--- Work to complete ---
Exactly as they appear, copy the lines of the listing from the one containing "How far removed" through the final line, both included, and nothing else.

(Saved data entries)
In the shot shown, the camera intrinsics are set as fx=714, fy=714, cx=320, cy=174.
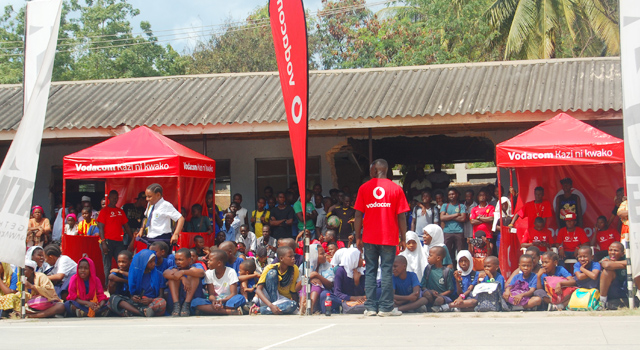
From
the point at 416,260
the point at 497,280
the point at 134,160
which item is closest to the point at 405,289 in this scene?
the point at 416,260

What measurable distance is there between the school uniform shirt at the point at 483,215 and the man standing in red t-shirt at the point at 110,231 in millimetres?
5582

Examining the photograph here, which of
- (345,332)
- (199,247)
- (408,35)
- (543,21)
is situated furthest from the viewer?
(408,35)

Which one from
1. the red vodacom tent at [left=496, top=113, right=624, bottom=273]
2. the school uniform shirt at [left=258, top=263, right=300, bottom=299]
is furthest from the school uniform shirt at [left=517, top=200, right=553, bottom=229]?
the school uniform shirt at [left=258, top=263, right=300, bottom=299]

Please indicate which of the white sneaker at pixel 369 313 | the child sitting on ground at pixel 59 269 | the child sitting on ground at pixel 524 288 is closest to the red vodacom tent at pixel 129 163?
the child sitting on ground at pixel 59 269

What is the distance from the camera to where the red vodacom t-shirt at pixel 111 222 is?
11164 millimetres

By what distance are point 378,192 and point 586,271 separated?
2.87 metres

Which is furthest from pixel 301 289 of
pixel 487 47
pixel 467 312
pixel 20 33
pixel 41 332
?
pixel 20 33

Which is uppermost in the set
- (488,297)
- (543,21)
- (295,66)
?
(543,21)

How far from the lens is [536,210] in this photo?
422 inches

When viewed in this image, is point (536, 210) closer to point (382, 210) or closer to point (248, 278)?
point (382, 210)

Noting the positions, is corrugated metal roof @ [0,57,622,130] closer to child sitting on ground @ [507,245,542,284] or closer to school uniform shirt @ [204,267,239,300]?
child sitting on ground @ [507,245,542,284]

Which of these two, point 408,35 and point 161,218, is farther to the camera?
point 408,35

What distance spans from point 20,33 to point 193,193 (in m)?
29.8

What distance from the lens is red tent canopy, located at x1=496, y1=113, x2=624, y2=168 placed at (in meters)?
9.64
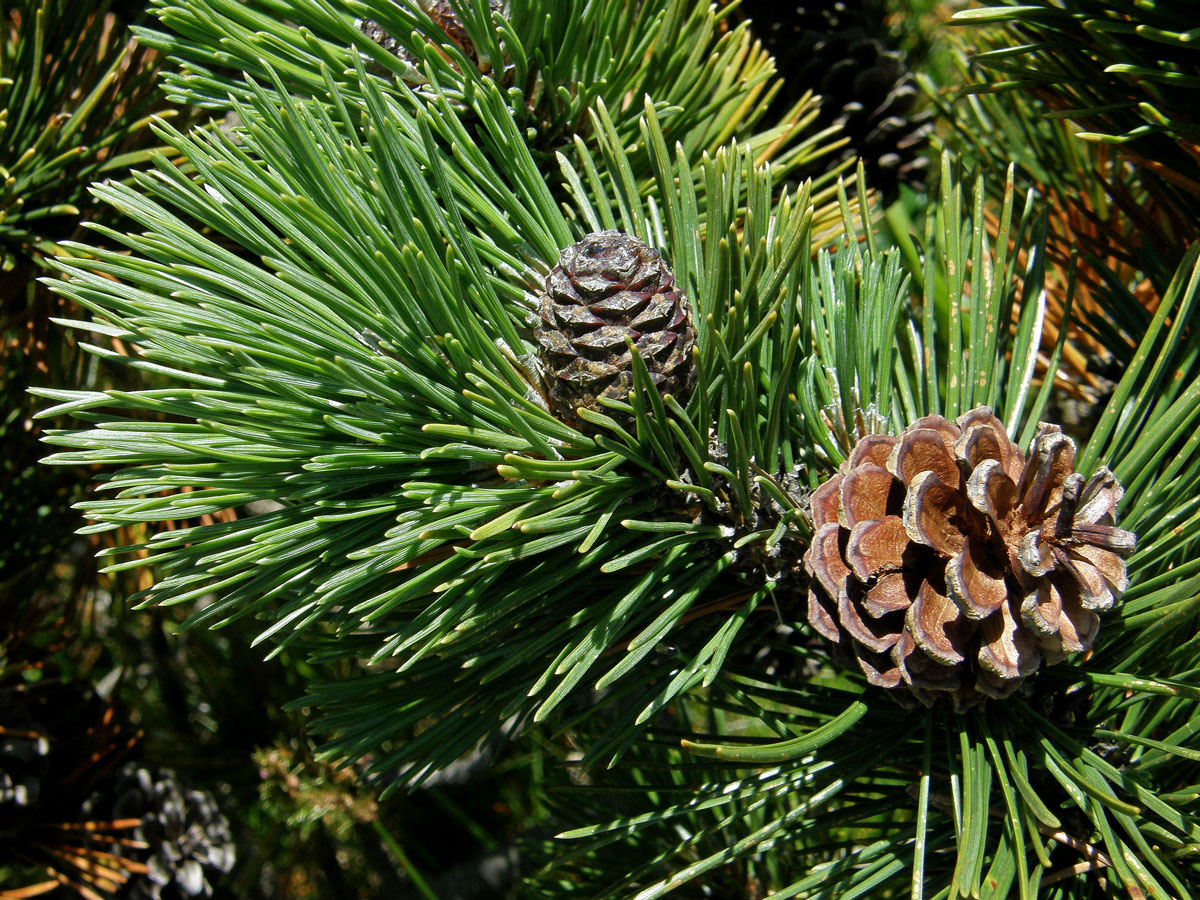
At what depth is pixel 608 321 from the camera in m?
0.43

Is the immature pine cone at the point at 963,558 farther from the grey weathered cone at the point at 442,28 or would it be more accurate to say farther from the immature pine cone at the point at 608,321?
the grey weathered cone at the point at 442,28

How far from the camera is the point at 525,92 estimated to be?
580mm

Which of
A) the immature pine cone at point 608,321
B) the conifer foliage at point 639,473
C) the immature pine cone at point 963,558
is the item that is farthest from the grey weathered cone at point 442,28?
the immature pine cone at point 963,558

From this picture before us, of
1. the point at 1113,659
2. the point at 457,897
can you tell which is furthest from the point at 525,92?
the point at 457,897

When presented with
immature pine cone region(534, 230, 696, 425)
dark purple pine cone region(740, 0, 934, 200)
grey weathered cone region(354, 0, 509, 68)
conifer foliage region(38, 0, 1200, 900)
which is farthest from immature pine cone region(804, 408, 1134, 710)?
dark purple pine cone region(740, 0, 934, 200)

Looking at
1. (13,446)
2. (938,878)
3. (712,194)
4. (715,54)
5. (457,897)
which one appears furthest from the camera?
(457,897)

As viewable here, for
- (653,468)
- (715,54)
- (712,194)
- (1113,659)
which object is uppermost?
(715,54)

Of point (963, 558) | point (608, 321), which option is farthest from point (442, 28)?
point (963, 558)

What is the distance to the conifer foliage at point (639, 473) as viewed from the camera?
409 mm

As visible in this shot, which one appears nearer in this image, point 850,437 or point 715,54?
point 850,437

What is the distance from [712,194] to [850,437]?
0.54 ft

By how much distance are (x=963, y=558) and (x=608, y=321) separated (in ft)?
0.66

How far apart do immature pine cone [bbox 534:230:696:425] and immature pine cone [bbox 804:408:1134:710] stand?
0.37ft

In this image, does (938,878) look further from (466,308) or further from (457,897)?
(457,897)
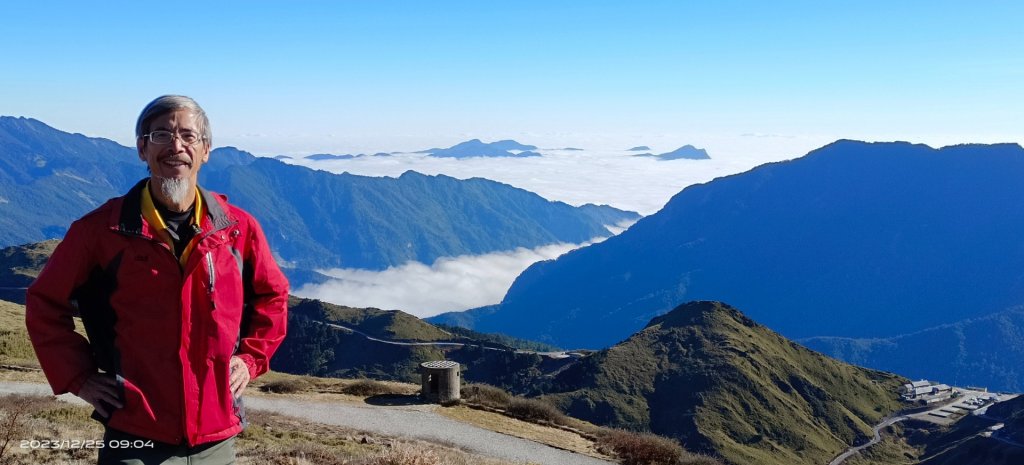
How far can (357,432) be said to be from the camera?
765 inches

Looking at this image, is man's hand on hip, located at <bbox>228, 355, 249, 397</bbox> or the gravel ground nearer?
man's hand on hip, located at <bbox>228, 355, 249, 397</bbox>

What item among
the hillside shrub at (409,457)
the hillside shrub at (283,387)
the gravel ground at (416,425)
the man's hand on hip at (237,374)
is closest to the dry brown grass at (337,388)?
the hillside shrub at (283,387)

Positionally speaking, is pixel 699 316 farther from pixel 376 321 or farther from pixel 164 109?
pixel 164 109

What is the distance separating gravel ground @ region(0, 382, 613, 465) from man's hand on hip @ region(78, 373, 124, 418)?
597 inches

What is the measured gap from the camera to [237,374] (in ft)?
16.3

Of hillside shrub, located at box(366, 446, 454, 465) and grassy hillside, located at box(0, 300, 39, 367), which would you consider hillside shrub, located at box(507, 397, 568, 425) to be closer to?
hillside shrub, located at box(366, 446, 454, 465)

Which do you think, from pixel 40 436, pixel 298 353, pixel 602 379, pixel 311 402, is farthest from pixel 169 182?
pixel 298 353

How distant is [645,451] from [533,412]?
5261mm

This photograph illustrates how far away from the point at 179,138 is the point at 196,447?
206cm

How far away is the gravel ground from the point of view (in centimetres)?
1998

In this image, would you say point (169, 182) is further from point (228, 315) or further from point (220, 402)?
point (220, 402)

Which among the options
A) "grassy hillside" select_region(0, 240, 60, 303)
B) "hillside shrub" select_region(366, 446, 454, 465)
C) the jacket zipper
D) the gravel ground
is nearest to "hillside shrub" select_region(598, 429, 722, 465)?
the gravel ground

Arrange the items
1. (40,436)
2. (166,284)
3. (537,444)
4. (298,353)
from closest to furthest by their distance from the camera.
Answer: (166,284)
(40,436)
(537,444)
(298,353)

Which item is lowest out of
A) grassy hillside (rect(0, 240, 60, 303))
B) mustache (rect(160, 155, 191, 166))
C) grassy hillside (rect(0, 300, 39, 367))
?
grassy hillside (rect(0, 240, 60, 303))
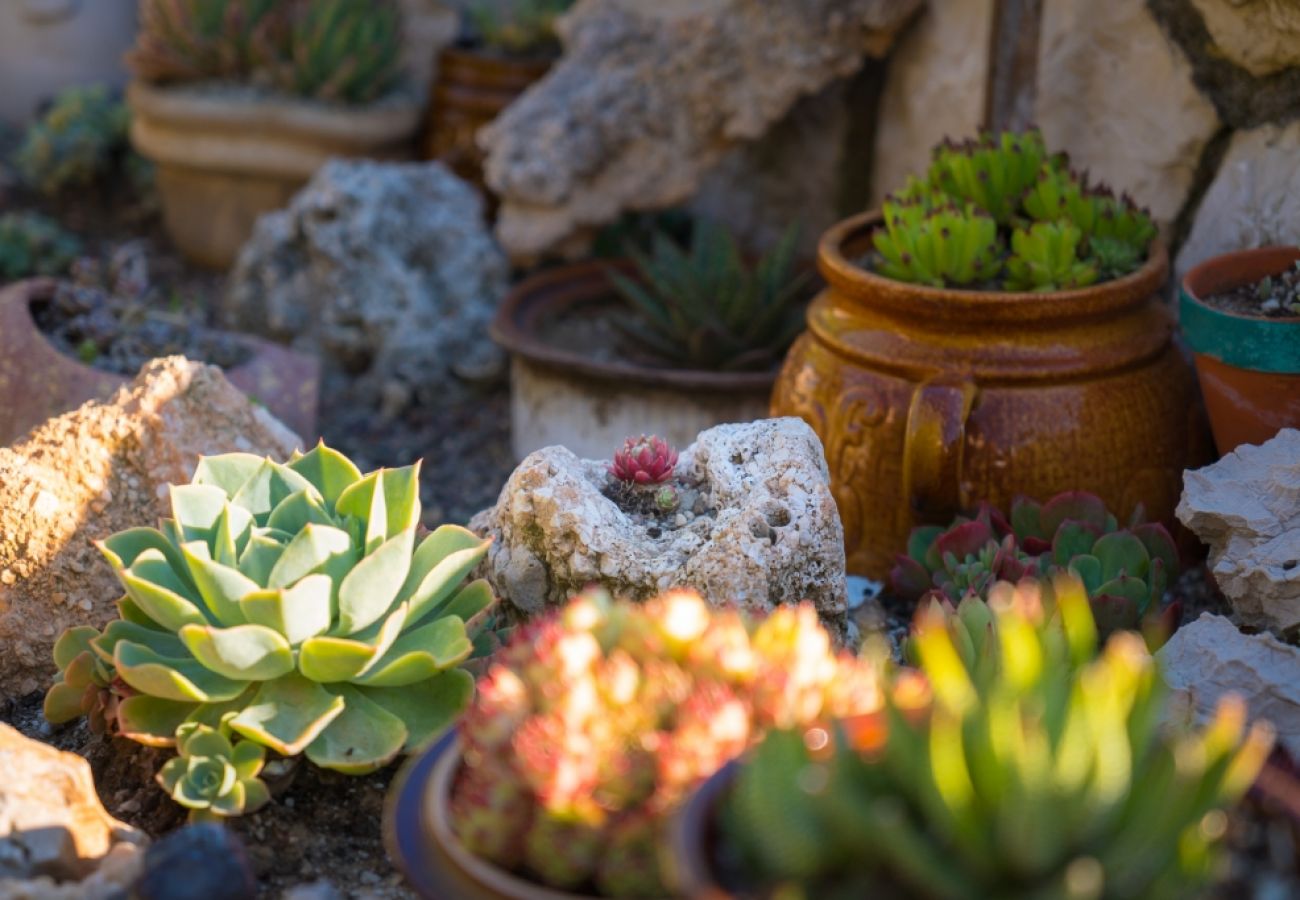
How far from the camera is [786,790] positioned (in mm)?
1214

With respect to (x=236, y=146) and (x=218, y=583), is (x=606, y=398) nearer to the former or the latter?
(x=218, y=583)

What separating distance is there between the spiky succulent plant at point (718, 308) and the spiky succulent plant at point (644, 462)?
1425 mm

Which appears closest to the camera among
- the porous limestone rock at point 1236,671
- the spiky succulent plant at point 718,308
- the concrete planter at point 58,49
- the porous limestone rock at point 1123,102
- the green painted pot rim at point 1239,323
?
the porous limestone rock at point 1236,671

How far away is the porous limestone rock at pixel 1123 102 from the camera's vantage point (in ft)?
9.70

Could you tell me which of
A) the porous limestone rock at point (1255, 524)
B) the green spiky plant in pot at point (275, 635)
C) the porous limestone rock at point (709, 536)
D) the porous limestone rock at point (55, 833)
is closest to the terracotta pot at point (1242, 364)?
the porous limestone rock at point (1255, 524)

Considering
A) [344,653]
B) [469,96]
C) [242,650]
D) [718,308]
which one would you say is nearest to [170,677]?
[242,650]

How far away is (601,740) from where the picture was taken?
4.56ft

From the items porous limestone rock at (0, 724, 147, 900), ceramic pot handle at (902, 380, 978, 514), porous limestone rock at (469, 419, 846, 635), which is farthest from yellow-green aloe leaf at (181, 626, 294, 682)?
ceramic pot handle at (902, 380, 978, 514)

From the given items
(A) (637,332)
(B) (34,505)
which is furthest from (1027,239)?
(B) (34,505)

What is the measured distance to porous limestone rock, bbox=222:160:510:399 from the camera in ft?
13.7

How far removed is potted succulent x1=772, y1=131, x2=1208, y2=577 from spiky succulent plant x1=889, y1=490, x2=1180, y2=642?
0.15 m

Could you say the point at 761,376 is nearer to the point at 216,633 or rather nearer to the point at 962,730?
the point at 216,633

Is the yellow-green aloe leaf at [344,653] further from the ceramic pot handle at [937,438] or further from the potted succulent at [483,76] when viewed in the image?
the potted succulent at [483,76]

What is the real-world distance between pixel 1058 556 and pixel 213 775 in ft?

--- Response for this exercise ---
How far removed is potted succulent x1=772, y1=131, x2=1208, y2=577 from spiky succulent plant x1=889, y1=490, x2=1180, y2=642?
0.15 m

Could you say the point at 761,376 is nearer to the point at 216,633 or rather nearer to the point at 962,730?
the point at 216,633

Is the yellow-green aloe leaf at [344,653] further from the ceramic pot handle at [937,438] or further from the potted succulent at [483,76] when viewed in the image?
the potted succulent at [483,76]

What is the real-world distance between pixel 1058 556 and pixel 213 775 in ft?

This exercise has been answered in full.